» **Objetivo 1**
¿Cómo define el colapsismo el texto sobre esa corriente del ecologismo?
» **Objetivo 2**
Prolonga el texto sobre el colapsismo a partir de su última oración.

» **Texto extraído**
Un Green New Deal radicalizado es profundamente incompatible con la mirada colapsista.

EMILIO SANTIAGO

Por si había alguna duda, emplear la categoría colapsismo no es un ataque que denigre unas posiciones. Al revés. Es el reconocimiento de una coherencia analítica e ideológica colectiva suficientemente potente como para que merezca la pena tener con ella un debate sobre asuntos en juego que son importantes. En cuanto a la cuestión del decrecimiento, aunque la etiqueta me genera problemas por su inmadurez política, en mi caso afirmo que he abandonado el ecologismo colapsista, pero no el objetivo decrecentista. Si por decrecimiento entendemos la necesaria reducción de muchas dimensiones materiales de nuestra economía para reintegrarlas dentro de los límites planetarios, unido a una crítica a la acumulación de capital como sujeto automático (Marx) y una denuncia a la equiparación falaz de productivismo, consumismo y bienestar, me considero netamente decrecentista. Es más, defiendo que si crees en la justicia social y los derechos humanos en el siglo XXI, probablemente solo puedas ser decrecentista, aunque no te convenza esa bandera, al menos tal y como hoy se formula. 

Delimitando el fenómeno ideológico “colapsismo”

Hechas estas aclaraciones, ¿qué podemos entender por colapsismo? Una corriente ideológica en formación dentro del ecologismo que considera que algo que se decide llamar “colapso ecosocial” es un destino, o bien un suceso muy probable. Y que además es suficientemente inminente, en términos históricos, como para condicionar las estrategias políticas del presente.  

A este primer rasgo definitorio se le añaden otros, que no comparten todas las voces del colapsismo pero sí una parte importante de ellas. Esencialmente, un paquete de especulaciones sobre la sociedad post-colapso, que estaría caracterizada por un descenso importante de la población, un notable retroceso tecnológico, un ascenso del mundo rural y del sector primario frente a la decadencia de lo urbano-industrial y una descomposición de las grandes instituciones de la modernidad en un orden más simplificado, fragmentario y descentralizado. Por último, el colapsismo sería incomprensible sin atender a su letra pequeña política: aunque ningún colapsista busca intencionalmente provocar el colapso –no existe, hasta donde yo conozco, un aceleracionismo colapsista–, muchos de ellos entienden que además de la tragedia que le será inherente el colapso ofrecerá una oportunidad que puede tener rendimiento político. Especialmente para propuestas de signo anarquista o libertario.

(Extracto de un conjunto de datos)

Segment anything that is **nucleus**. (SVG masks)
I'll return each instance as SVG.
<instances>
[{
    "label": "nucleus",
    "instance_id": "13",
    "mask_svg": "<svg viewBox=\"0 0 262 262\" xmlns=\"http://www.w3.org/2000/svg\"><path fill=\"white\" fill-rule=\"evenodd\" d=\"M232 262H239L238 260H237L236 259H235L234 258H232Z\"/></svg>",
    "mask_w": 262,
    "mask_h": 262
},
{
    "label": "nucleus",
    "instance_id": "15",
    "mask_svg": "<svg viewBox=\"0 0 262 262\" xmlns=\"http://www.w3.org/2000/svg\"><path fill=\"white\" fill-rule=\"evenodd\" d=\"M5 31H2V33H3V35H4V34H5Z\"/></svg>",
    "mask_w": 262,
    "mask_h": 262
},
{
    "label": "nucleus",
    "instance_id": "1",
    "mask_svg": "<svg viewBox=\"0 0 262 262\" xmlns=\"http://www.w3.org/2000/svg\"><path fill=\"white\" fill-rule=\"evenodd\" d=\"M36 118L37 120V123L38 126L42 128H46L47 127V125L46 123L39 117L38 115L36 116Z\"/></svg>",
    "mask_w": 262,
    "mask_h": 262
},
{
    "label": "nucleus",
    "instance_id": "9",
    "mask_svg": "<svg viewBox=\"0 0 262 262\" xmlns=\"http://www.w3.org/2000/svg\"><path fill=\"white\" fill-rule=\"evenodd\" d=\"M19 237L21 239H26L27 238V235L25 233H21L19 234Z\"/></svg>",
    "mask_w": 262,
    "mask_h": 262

» **Respuesta del ejercicio 1**
Es una corriente ideológica en formación dentro del ecologismo que considera el llamado "colapso ecosocial" un destino o un suceso muy probable, y lo bastante inminente en términos históricos como para condicionar las estrategias políticas del presente.

» **Respuesta del ejercicio 2**
Redefiniendo el colapso para hacer el concepto operativo

En mi definición de colapsismo he matizado que los colapsistas consideran inevitable un evento, acontecimiento o proceso “que deciden llamar colapso”  porque uno de los primeros problemas teóricos importantes del colapsismo es la vaguedad del término. En no pocas ocasiones se usa la palabra “colapso” con mucha gratuidad: realmente, la parte más inteligente del colapsismo proyecta un horizonte de futuro peor que irá evolucionando en unos plazos de tiempo dilatados. Lo que es incongruente con el imaginario del colapso, al menos, por dos razones. La primera, porque el hecho de que el futuro será ecológicamente difícil es innegable y aporta poco a un análisis de ecología política. La segunda, porque la conversión del colapso en un largo proceso de degeneración, que pueda durar décadas o incluso siglos, es incoherente con apuesta semántica. Y, mucho más importante, porque desactiva la hipótesis política del colapsismo, que es la primacía, en el corto plazo, de la acción autogestionaria de pequeñas comunidades que ocupan el hueco de un Estado y un Mercado en vías de derrumbe. 

El hecho de que el futuro será ecológicamente difícil es innegable y aporta poco a un análisis de ecología política.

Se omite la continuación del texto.